Contrary to the Dulles-Johnson complex of Bush, UN Secretary General Kofi Annan's speech was not only closer to the ugly realities of the international arena, but also to their implications for the global order. In a speech that underscored the growing chasm between the US and the international community, Annan was quite critical of Bush's preemption doctrine. That "logic" of preemption, in his words, "represents a fundamental challenge to the principles on which, however imperfectly, world peace and stability have rested for the last 58 years".

He went on to add, "My concern is that if it were to be adopted, it would set precedents that resulted in a proliferation of the unilateral and lawless use of force with or without justification. But it is not enough to denounce unilateralism unless we also face up squarely to the concerns that make some states feel uniquely vulnerable, since it is those concerns that drive them to take unilateral action. We must show that those concerns can and will be addressed effectively through collective action."
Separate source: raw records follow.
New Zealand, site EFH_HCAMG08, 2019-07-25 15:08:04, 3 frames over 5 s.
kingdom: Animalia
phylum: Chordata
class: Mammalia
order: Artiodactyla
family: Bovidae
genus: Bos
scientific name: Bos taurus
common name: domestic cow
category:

It is not clear at this point how far the US is willing to go in abandoning the Manichean rhetoric of Bush's speech and incorporating the demands of the international community for giving the UN and multilateralism a chance before the security situation in Iraq becomes hopeless. Bush has much to think about the legacies of Dulles and Johnson. The US won the Cold War by replacing the simplistic Manichean worldview of Dulles with policies that were based on hardcore and highly nuanced realism. The US lost in Vietnam largely because Johnson failed to realize at what point he should have cut his losses and extricated his country from it. The US may not have reached that point in Iraq yet. That is precisely why it should give its options in that country a steely-eyed scrutiny.
Ehsan Ahrari, PhD, is an Alexandria, Virginia, US-based independent strategic analyst.